Because each sample is unique and devoid of shared features, any capacity that the model shows in The reconstruction or identification of these channels during the evaluation directly reflects the amount of information that it has kept or memorized—Thement of the training.
The main reason for this configuration was to completely eliminate the possibility of generalization. Unlike natural language – which is full of grammatical structure, semantic overlap and repetitive concepts – uniform random data does not contain such information. Each example is essentially noise, without a statistical relationship with any other. In such a scenario, all test performance on test data must only come from the memorization of training examples, because there is no distribution model to generalize.
The authors maintain that their method may be One of the only means of principle to decouple the memorization of learning In practice, because when LLMs are formed on real language, even when they produce an output that corresponds to training data, it is difficult to know if they memorized the entry or simply deduce the underlying structure of the models they have observed.
This method allows researchers to map a direct relationship between the number of model parameters and the total stored information. By gradually increasing the size of the model and resulting in each variant to saturation, in hundreds of experiences on models ranging from 500K to 1.5 billion parameters, they observed coherent results: 3.6 bits stored by parameterthat they report as a fundamental measure of LLM memory capacity.
The team also applied their methodology to models formed on real world data sets. When trained on the text, the models had a balance between memorization and generalization.
The smaller data sets have encouraged more memorization, but as the size of the data set increased, the models moved to learning generalizable models. This transition was marked by a phenomenon known as “double descent”, where performance decreases temporarily before improving once the generalization comes into play.
The study also examined how the accuracy of the model – the comparison formation in BFLOAT16 against Float32 – Assign the ability to memorization. They observed a modest increase of 3.51 to 3.83 bits per parameter during the transition to a complete precision of 32 bits. However, this gain is much lower than the doubling of the available bits, which implies a reduction in yields of higher precision.
The document proposes a law of scale which links the capacity of a model and the size of the data set to the effectiveness of the membership inference attacks.
These attacks try to determine whether a particular data point was part of the formation set of a model. Research shows that such attacks become unreliable as the size of the data is developed, supporting the argument that large -scale training helps reduce the risk of confidentiality.
Although the article focuses on an average behavior of cases, some researchers have stressed that certain types of data – such as very unique or stylized writing – can always be more likely to memorize.

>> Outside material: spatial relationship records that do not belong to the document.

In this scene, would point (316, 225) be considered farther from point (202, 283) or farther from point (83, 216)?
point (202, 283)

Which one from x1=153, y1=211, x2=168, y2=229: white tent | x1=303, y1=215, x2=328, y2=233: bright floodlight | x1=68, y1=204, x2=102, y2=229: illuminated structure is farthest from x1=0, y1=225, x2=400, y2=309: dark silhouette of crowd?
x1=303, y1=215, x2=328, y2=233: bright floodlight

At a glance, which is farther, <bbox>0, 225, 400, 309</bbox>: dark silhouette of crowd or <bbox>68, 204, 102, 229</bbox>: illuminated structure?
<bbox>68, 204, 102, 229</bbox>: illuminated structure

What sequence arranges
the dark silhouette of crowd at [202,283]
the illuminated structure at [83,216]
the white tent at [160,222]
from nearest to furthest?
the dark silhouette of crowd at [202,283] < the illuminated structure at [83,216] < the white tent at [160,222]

The authors recognize this limitation and emphasize that their method is designed to characterize general trends rather than on -board cases.
By introducing a definition of principle and quantifiable memorization, the study gives developers and researchers new tools to assess the behavior of language models. This not only helps the transparency of the model but also to conformity, confidentiality and ethical standards in the development of AI. The results suggest that more data – and no less – can be the safer way when training large -scale language models.
To put into perspective the total memorization of the model:
I am neither a lawyer nor a legal expert, but I would greatly expect such research to be cited in the many current proceedings between IA providers and data creators / rights owners.